O primeiro projeto analisado na reunião extraordinária nesta quinta-feira (27) tratou de proposta de alteração na Lei Municipal 9.822/2005 que dispõe sobre o Sistema de Transporte Coletivo de Uberaba. O objetivo é modificar a redação do parágrafo único do art. 19 da referida lei, para incluir até 3% no Custo de Gerenciamento Operacional – CGO.Com esta alteração, é propiciado ao município margem para negociar o preço da tarifa de ônibus, reduzindo a incidência do CGO no custo da tarifa do transporte coletivo.

         Houve bastante discussão entre os vereadores a respeito de duas emendas acostadas ao projeto, sob a alegação levantada por Samuel Pereira (PR) de que a aceitação da primeira delas anularia o projeto, mesmo a segunda ‘recompondo’, conforme esclareceu o vereador líder do Executivo, Luiz Dutra (SDD). O autor da primeira emenda, vereador Cléber Ramos – Cléber Cabeludo (PROS), mesmo justificando sua intenção, retirou-a da pauta, diante dos pares com opiniões divididas.

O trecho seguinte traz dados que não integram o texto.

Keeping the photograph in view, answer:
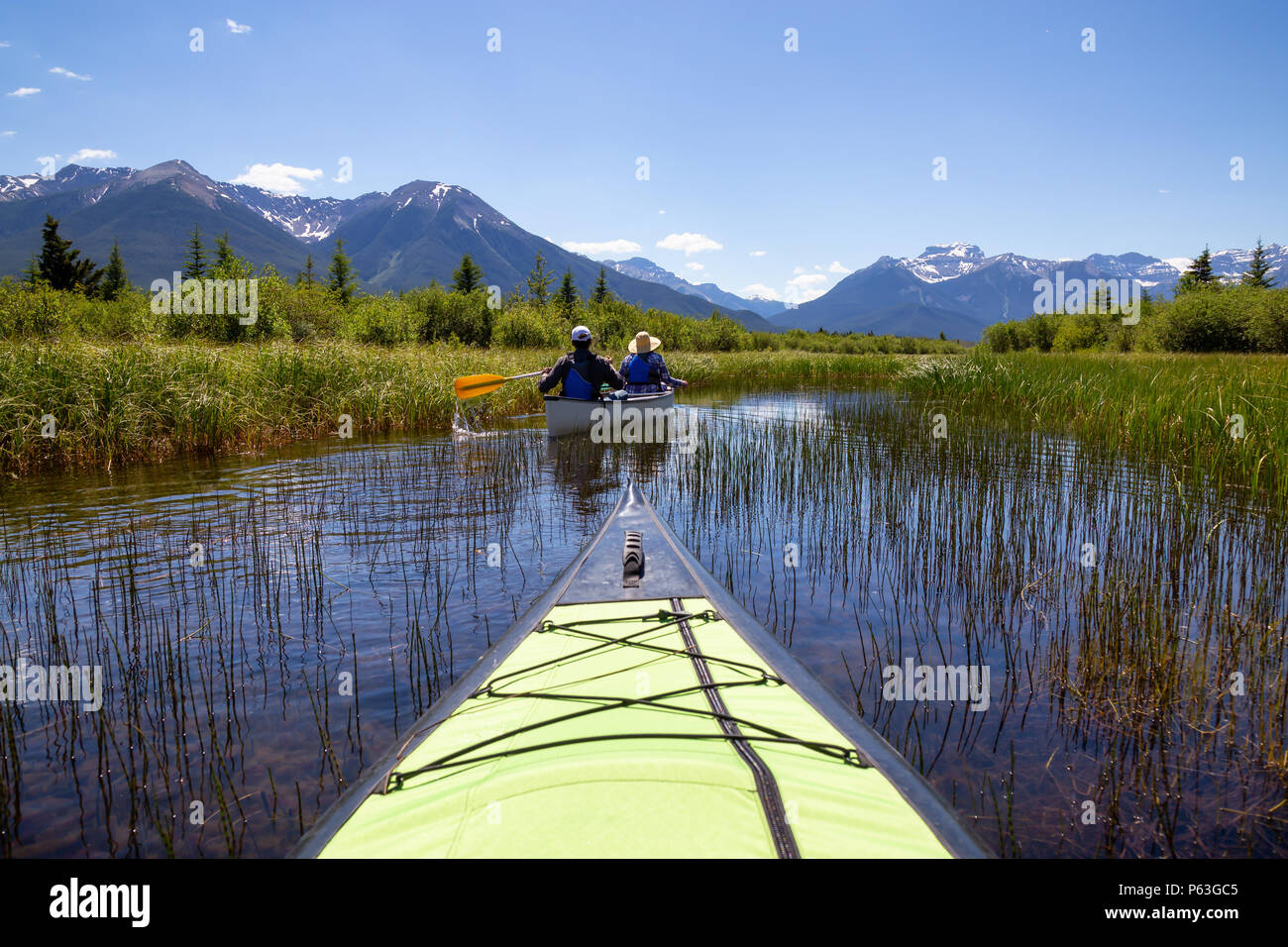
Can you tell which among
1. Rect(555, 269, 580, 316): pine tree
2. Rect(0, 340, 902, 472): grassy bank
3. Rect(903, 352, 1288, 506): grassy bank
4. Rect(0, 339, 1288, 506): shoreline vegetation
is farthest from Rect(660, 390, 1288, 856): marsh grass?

         Por sua vez, Dutra apresentou uma segunda emenda, acrescentando um segundo parágrafo, autorizando o município a desonerar as empresas de transporte coletivo, por um prazo de 12 meses, a partir de março deste ano, do repasse mensal ao órgão gestor do CGO – Custo de Gerenciamento Operacional.

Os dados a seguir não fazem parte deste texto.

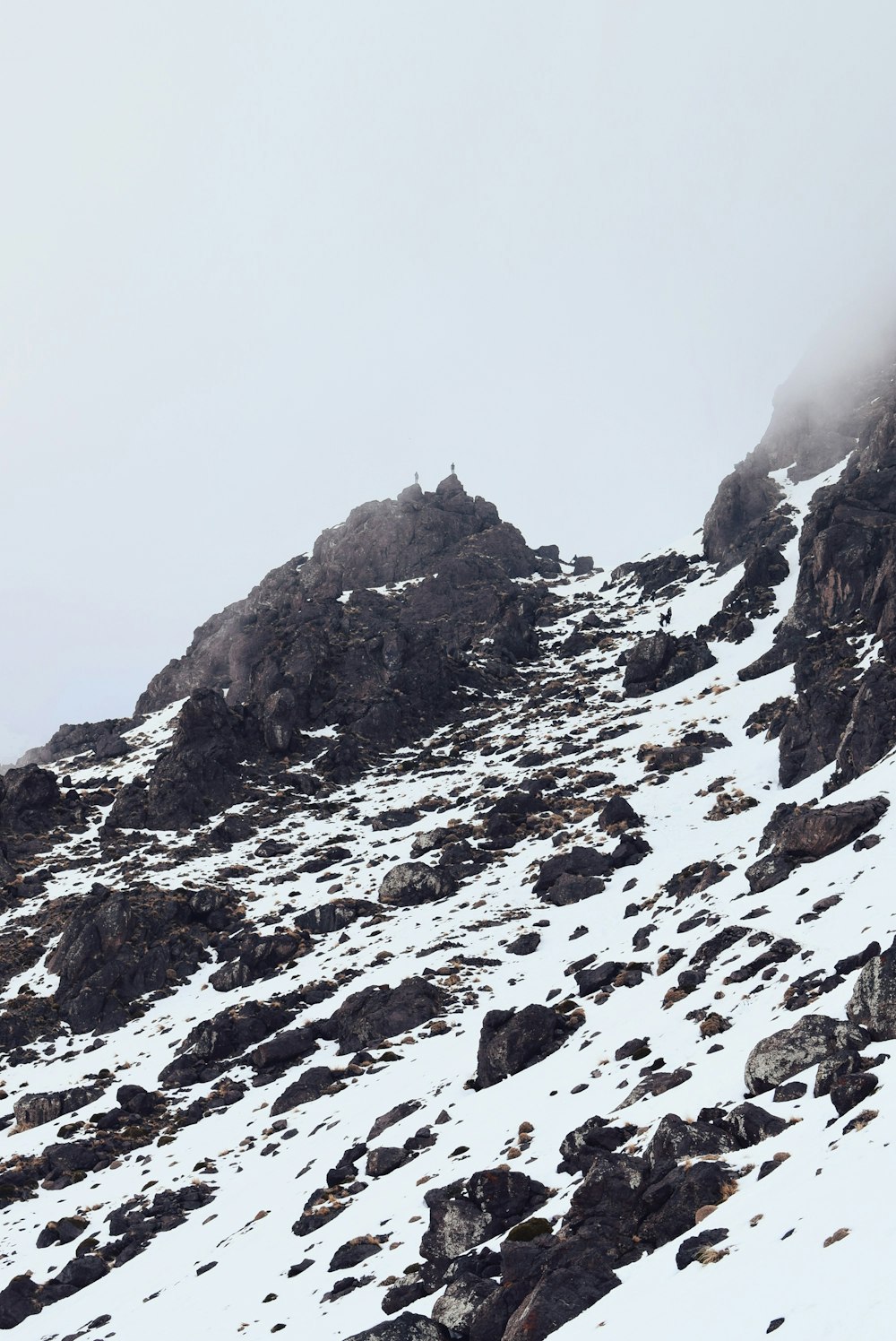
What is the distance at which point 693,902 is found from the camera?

         Samuel, que levantou problemáticas em torno da proposta de emenda apresentada por Cléber, declarou que não iria votar o projeto. Também votou contrário à proposta o vereador João Gilberto Ripposati (PSDB), totalizando assim nove votos a favor e dois contras.

         O subprocurador do município, André Luiz Oliveira, esclareceu as dúvidas dos vereadores, relatando também os deveres que as empresas precisam cumprir, mesmo com a manutenção do preço da passagem, ou seja, "mantendo a qualidade".

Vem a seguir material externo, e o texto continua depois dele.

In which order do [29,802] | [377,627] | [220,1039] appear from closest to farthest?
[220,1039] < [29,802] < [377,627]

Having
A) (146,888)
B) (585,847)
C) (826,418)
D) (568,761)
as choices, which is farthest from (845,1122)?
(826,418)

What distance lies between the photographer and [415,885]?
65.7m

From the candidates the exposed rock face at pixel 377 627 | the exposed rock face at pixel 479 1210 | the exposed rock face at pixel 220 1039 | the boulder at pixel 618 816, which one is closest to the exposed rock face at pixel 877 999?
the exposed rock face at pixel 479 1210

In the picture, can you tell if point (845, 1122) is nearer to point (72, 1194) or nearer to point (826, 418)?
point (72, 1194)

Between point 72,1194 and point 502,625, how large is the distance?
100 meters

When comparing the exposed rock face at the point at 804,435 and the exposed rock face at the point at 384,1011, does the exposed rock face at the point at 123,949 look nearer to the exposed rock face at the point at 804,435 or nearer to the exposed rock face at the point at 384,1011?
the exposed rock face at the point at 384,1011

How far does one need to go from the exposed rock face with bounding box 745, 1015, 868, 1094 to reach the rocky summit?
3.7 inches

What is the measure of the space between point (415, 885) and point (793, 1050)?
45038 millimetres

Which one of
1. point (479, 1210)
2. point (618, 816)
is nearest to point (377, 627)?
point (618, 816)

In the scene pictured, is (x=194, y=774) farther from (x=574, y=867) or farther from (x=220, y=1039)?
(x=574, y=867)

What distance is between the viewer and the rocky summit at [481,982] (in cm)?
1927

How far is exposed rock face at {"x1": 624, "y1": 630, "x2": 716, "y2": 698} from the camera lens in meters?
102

         Para recompor o equilíbrio econômico-financeiro, o segundo projeto – votado e aprovado – concede incentivo fiscal às empresas de transporte coletivo, propondo reduzir a zero a alíquota de 2% da referida contribuição incidente sobre a receita decorrente da prestação de serviços regulares de transporte coletivo em área municipal pelo prazo de 12 meses.

         Dutra apontou que o projeto é uma sequência do primeiro, possibilitando uma compensação às empresas, já que houve uma ‘renúncia de receita’. Ripposati observou que neste projeto o município deixa de receber certo valor pelo ISSQN, não deixando de questionar valores ao subprocurador, que esclareceu que existe um contrato em que as empresas precisam cumprir, caso contrário, pagam multas. "Existe uma empresa contratada que faz o monitoramento de todas as linhas e que aponta a multa".